Provided text »
◇ ◇ ◇ ◇ ◇
Additional Topics

Optimization

In this section we will study methods for finding maxima and minima of a function f. Of course the first try will always be via calculus, that is finding \(f'\) and solving \(f'(x)=0\). This, though, only works if the function is fairly simple and the zeros of f’ can be found analytically.

There are two types of problems here that are closely related, namely optimization and root finding. Quite often one can be turned into the other:

  • we want to maximize f, then if f is differentiable it has a maximum/minimum at x0 if f’(x0)=0

  • we want to solve the equation f(x)=a, then if x0 is a solution the function g(x)=(f(x)-x0)2 has a minimum.

Also, maximizing the function f is equivalent to minimizing the functions -f or 1/f.

Numerical Optimization

If that is not the case we can try and use numerical methods. The most famous of them is the Newton-Raphson algorithm. It chooses a starting point \(x_0\) and then iteratively calculates \[ x_n = x_{n-1} - H^{-1} \nabla \] where \(H\) is the Hessian matrix and \(\nabla\) is the gradient of f evaluated at \(x_{n-1}\).

Example

say \(f(x,y)=\sin(x)+\sin(y)\), \(0<x,y<\pi\)

f <- function(x, y) sin(x)+sin(y)
x <- seq(0, pi, length=100)
y <- x
z <- matrix(0, 100, 100)
for(i in 1:100) z[ ,i] <- f(x[i], y)
persp(x, y, z)

ij <- which(z == max(z), arr.ind = TRUE)[1, ]
round(c(x[ij[1]], y[ij[2]], z[ij[1], ij[2]]), 2)
◇ ◇ ◇ ◇ ◇
Material provided »
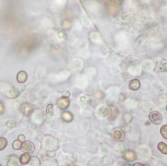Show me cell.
◇ ◇ ◇ ◇ ◇
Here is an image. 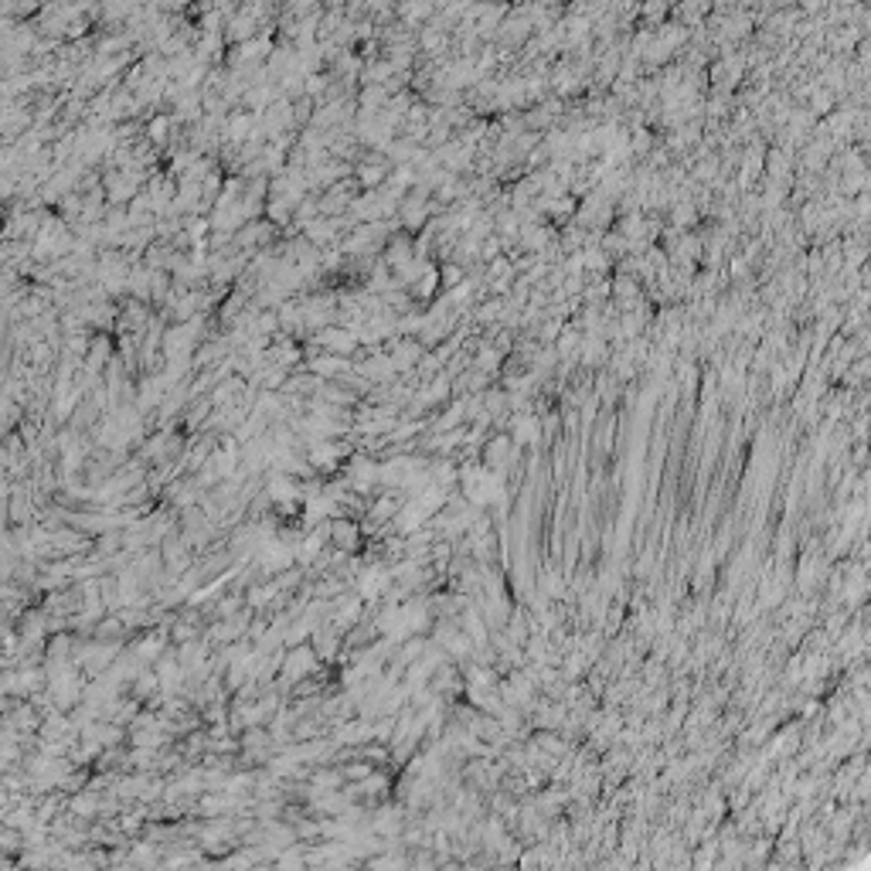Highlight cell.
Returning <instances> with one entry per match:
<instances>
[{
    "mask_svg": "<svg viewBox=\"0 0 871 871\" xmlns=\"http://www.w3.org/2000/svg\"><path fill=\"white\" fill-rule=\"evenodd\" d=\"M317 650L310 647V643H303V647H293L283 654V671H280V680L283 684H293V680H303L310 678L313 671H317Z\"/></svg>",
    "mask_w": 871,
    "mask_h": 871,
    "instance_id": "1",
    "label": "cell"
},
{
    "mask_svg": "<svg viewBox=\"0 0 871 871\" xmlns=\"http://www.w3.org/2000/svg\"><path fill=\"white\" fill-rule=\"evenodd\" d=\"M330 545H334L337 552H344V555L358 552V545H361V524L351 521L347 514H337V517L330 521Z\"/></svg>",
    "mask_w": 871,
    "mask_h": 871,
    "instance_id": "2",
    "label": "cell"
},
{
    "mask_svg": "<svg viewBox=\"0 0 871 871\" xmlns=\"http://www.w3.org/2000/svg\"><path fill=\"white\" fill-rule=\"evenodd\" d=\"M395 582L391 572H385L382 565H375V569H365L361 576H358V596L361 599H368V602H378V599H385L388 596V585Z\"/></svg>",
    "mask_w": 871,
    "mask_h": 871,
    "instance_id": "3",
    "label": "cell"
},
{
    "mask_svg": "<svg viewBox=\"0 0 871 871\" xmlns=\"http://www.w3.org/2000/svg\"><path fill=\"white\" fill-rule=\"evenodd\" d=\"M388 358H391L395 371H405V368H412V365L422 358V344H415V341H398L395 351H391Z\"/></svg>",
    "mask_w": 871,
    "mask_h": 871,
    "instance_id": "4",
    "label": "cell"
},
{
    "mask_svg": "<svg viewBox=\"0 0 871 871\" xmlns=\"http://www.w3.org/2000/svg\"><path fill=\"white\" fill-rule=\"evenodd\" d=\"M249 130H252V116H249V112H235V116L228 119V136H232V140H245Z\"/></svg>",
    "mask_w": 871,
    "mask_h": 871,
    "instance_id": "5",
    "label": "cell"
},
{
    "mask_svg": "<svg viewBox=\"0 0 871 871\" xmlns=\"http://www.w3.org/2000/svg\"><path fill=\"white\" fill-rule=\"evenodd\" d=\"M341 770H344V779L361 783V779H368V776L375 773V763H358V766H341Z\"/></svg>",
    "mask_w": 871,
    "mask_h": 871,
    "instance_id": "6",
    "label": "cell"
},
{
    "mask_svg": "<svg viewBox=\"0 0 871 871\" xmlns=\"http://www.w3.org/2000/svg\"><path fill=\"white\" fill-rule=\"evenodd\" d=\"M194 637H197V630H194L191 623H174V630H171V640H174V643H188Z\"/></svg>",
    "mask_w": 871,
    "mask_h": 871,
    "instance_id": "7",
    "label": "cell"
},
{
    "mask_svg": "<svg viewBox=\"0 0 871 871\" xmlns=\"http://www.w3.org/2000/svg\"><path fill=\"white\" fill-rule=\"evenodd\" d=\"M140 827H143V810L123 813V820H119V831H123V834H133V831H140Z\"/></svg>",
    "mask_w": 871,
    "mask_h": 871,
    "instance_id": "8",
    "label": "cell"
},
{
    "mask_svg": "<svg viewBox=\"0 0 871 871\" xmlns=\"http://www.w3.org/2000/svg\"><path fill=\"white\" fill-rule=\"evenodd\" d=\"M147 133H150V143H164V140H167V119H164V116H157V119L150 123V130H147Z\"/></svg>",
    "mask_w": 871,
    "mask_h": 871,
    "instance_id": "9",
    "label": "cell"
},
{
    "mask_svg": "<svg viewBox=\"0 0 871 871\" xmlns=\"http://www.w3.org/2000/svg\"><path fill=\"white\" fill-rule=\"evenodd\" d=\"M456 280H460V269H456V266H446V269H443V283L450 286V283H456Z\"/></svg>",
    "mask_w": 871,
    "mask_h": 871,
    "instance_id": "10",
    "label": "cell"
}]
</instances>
◇ ◇ ◇ ◇ ◇
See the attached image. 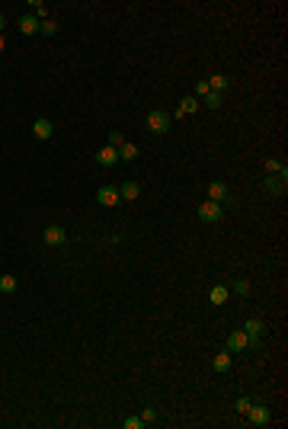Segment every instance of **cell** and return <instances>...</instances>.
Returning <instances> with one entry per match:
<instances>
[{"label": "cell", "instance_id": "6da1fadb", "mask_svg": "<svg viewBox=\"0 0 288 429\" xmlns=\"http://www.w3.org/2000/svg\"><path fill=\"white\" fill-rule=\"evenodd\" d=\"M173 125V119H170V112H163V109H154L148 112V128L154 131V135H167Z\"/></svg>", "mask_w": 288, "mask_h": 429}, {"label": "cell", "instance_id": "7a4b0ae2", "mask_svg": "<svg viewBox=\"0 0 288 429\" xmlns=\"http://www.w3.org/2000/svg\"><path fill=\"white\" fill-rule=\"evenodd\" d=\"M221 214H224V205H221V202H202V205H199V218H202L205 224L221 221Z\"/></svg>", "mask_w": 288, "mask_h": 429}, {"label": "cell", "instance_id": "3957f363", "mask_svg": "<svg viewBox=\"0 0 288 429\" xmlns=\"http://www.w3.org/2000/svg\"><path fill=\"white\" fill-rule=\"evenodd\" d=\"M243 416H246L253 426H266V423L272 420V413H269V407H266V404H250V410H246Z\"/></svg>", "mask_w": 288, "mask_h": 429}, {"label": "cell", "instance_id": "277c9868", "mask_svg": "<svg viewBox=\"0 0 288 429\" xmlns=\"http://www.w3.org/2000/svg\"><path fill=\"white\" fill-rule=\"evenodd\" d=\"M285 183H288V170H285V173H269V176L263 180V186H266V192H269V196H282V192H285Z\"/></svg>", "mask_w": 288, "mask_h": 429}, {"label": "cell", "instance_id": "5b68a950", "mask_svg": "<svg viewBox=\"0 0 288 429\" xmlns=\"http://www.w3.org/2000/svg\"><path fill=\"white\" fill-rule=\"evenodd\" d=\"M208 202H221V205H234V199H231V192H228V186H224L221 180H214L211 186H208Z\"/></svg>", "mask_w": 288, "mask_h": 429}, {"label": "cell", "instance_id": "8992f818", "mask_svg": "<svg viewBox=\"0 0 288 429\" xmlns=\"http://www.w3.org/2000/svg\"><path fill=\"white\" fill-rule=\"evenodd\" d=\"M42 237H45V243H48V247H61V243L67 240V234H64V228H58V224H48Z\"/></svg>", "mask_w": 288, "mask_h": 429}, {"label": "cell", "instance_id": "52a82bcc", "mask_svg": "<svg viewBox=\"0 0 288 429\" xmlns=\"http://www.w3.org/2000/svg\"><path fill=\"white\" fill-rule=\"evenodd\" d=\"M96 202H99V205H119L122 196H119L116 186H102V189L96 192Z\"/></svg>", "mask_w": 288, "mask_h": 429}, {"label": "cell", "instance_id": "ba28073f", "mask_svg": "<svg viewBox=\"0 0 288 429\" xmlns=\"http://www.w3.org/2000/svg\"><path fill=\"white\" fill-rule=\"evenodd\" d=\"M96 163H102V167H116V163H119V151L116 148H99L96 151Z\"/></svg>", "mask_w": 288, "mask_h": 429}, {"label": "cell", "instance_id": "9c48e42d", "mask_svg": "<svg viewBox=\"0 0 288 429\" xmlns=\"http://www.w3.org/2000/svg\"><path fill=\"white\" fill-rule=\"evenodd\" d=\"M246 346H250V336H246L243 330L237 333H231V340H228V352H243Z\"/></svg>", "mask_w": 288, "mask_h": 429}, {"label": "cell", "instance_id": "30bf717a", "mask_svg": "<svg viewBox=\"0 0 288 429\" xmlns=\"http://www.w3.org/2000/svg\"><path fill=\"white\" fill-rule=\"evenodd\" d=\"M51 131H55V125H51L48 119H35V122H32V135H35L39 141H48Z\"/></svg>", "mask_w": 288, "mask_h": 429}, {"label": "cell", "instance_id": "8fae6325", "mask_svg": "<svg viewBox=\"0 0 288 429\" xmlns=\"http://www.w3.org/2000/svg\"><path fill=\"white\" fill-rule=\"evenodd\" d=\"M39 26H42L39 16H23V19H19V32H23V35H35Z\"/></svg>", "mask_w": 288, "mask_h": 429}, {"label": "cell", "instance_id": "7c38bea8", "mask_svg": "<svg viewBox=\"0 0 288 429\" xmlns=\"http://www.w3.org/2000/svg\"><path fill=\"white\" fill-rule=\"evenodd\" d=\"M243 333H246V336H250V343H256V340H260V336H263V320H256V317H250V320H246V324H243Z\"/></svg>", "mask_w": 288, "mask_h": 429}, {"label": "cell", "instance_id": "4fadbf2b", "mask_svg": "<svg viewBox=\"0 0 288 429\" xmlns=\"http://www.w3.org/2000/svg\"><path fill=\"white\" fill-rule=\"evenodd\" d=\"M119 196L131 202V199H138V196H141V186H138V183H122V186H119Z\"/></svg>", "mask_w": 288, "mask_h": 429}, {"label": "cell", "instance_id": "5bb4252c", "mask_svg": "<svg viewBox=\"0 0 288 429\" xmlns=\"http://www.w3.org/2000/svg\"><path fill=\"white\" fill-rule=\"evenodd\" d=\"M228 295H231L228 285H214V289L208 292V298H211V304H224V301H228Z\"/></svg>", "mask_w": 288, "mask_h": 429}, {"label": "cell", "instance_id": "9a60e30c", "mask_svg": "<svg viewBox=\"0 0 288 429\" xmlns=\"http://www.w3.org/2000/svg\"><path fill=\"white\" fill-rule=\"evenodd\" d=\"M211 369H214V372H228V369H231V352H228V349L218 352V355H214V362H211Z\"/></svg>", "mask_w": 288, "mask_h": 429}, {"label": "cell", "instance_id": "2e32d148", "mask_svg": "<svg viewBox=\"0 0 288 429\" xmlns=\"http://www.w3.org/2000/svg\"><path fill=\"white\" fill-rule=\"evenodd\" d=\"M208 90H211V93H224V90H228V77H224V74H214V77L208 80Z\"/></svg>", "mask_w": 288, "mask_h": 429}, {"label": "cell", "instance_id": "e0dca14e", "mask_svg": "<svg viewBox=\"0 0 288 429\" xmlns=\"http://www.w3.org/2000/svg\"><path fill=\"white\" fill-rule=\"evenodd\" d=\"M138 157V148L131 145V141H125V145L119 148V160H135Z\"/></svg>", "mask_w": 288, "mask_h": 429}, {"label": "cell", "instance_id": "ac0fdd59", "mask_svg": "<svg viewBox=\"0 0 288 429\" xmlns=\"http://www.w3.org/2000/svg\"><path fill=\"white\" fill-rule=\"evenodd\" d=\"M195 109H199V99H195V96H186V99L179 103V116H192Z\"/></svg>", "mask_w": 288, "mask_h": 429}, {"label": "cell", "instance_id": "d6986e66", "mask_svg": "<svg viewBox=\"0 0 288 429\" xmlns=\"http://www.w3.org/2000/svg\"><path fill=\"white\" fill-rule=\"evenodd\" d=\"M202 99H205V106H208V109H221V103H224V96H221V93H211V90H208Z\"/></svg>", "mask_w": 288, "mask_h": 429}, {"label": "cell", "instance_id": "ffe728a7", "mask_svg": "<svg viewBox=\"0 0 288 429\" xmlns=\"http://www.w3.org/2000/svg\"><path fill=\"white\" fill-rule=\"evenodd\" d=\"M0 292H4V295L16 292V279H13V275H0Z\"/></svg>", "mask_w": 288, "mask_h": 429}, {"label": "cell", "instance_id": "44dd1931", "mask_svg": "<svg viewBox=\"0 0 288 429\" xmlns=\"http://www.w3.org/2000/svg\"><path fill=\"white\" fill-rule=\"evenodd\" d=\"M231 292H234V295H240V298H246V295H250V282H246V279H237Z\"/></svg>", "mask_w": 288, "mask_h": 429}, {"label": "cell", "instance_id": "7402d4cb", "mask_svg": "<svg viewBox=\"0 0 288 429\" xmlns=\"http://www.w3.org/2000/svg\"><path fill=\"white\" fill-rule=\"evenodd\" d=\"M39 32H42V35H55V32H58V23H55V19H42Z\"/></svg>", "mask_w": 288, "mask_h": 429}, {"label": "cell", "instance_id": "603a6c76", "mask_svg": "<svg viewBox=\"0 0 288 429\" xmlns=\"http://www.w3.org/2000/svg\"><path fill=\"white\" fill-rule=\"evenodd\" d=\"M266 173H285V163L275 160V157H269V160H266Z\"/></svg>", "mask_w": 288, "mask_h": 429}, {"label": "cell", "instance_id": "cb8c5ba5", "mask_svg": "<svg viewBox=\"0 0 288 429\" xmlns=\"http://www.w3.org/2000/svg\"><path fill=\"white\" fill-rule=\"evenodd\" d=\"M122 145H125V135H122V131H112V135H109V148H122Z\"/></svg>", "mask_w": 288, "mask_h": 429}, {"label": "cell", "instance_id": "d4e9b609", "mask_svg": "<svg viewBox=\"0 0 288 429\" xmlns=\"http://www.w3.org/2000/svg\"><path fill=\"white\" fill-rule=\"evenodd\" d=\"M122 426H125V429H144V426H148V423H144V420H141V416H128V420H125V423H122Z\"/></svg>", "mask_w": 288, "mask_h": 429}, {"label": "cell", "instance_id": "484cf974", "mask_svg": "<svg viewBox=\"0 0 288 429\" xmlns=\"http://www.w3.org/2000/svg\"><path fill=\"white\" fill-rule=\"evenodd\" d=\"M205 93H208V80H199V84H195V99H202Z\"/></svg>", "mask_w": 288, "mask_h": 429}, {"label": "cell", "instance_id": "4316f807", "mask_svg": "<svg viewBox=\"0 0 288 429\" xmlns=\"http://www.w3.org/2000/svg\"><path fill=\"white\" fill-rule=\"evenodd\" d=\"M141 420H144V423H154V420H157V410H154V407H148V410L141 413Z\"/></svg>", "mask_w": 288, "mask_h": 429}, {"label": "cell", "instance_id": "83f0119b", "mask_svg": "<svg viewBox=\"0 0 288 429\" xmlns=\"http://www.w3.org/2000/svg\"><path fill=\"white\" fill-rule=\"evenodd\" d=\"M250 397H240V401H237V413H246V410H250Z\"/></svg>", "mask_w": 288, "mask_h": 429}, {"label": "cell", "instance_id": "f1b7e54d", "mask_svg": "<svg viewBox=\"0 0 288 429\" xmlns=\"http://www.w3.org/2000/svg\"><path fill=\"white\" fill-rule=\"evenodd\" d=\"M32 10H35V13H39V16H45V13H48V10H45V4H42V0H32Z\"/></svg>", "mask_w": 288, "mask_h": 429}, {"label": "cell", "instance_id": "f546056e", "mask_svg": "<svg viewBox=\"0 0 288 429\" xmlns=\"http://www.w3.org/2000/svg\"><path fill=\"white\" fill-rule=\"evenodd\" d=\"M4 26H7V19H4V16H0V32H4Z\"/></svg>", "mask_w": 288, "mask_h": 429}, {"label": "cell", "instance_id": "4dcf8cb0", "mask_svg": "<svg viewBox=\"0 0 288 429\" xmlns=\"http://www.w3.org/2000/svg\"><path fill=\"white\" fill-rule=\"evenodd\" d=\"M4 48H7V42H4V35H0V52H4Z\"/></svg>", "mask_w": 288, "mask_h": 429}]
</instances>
◇ ◇ ◇ ◇ ◇
Tasks for this exercise »
**A.** Reproduce the passage of the optimization text starting with "Numerical Optimization" and going on through "function(x, y) sin(x)+sin(y)".
**B.** Answer yes or no for each statement below about the optimization text, backing each answer with the deciding words from that text quoted exactly. (i) The Newton-Raphson algorithm is called the most famous numerical method. (ii) Maximizing f is equivalent to minimizing -f. (iii) The calculus approach works for any function f.
**C.** Extend the optimization text beyond its final line, keeping its style and subject.

Responses to the tasks »
**A.**
Numerical Optimization

If that is not the case we can try and use numerical methods. The most famous of them is the Newton-Raphson algorithm. It chooses a starting point \(x_0\) and then iteratively calculates \[ x_n = x_{n-1} - H^{-1} \nabla \] where \(H\) is the Hessian matrix and \(\nabla\) is the gradient of f evaluated at \(x_{n-1}\).

Example

say \(f(x,y)=\sin(x)+\sin(y)\), \(0<x,y<\pi\)

f <- function(x, y) sin(x)+sin(y)

**B.**
(i) Yes: "The most famous of them is the Newton-Raphson algorithm."
(ii) Yes: "maximizing the function f is equivalent to minimizing the functions -f or 1/f."
(iii) No: "This, though, only works if the function is fairly simple and the zeros of f’ can be found analytically."

**C.**
## [1] 1.55 1.55 2.00

\[ \begin{aligned} &f(x,y)= \sin (x)+ \sin(y) \\ &\nabla_x = \frac{df}{dx} (x,y)= \cos(x) \\ &\nabla_y =\frac{df}{dy} (x,y)= \cos(y) \\ &H_{1,1} = \frac{d^2f}{dy^2} (x,y)= -\sin(y) \\ &H_{1,2} = H_{2,1} =\frac{d^2f}{dydx} (x,y)= 0 \\ &H_{2,2} = \frac{d^2f}{dx^2} (x,y)= -\sin(x) \\ \end{aligned} \]

newp <- c(1, 1)
repeat {
  oldp <- newp
  grad <- cbind(cos(oldp))
  H <- matrix(c(-sin(oldp[1]), 0, 0, -sin(oldp[2])), 2, 2)
  newp <- oldp - solve(H)%*%grad
  print(round(c(newp, f(newp[1], newp[2])), 4))
  if(sum(abs(oldp-newp))<0.0001) break
}
## [1] 1.642 1.642 1.995
## [1] 1.571 1.571 2.000
## [1] 1.571 1.571 2.000
## [1] 1.571 1.571 2.000

One issue with this algorithm is that if the function has many local minima and/or maxima it is difficult to get it to converge to a global one.

Direct Simulation

Here we randomly pick points in some area, evaluate the function and pick the points which have the maxima

Example

\(f(x,y)= \sin (x)+\sin (y)\) \(0<x,y<\pi\)

x <- runif(100, 0, pi)
y <- runif(100, 0, pi)
z <- matrix(0, 100, 100)
for(i in 1:100) z[ ,i] <- f(x[i], y)
ij <- which(z == max(z), arr.ind = TRUE)[1, ]
round(c(x[ij[1]], y[ij[2]], z[ij[1], ij[2]]), 4)
## [1] 2.9567 0.6282 1.9999

Example

consider the function

\[ f(x)=[ \cos (50x) + \sin (20x)]^2\text{, }x \in [0,1] \]

f <- function(x) (cos(50*x) + sin(20*x))^2
curve(f, 0, 1, n=500)

we see it has many maxima and minima. Here using Newton-Raphson is almost certainly going to fail because the starting point would have to be almost at the maximum.

B <- 1e4
x <- runif(B)
y = f(x)
plot(x, y, pch = ".")

round(c(x[y == max(y)], max(y)), 2)
## [1] 0.38 3.83

This does work, but we do need a lot of U’s because the peak at the maximum is very sharp.

Here is another idea:

Because f is a continuous function on a finite interval there exists a constant c such that \(c \cdot f\) is a density.

Moreover using the Hastings-Metropolis algorithm we don’t even need to know c. 

One problem is to extract the maximum from the generated data. We can use a histogram to estimate the and pick the maximum. In general a non-parametric estimator would be better and would need far fewer points.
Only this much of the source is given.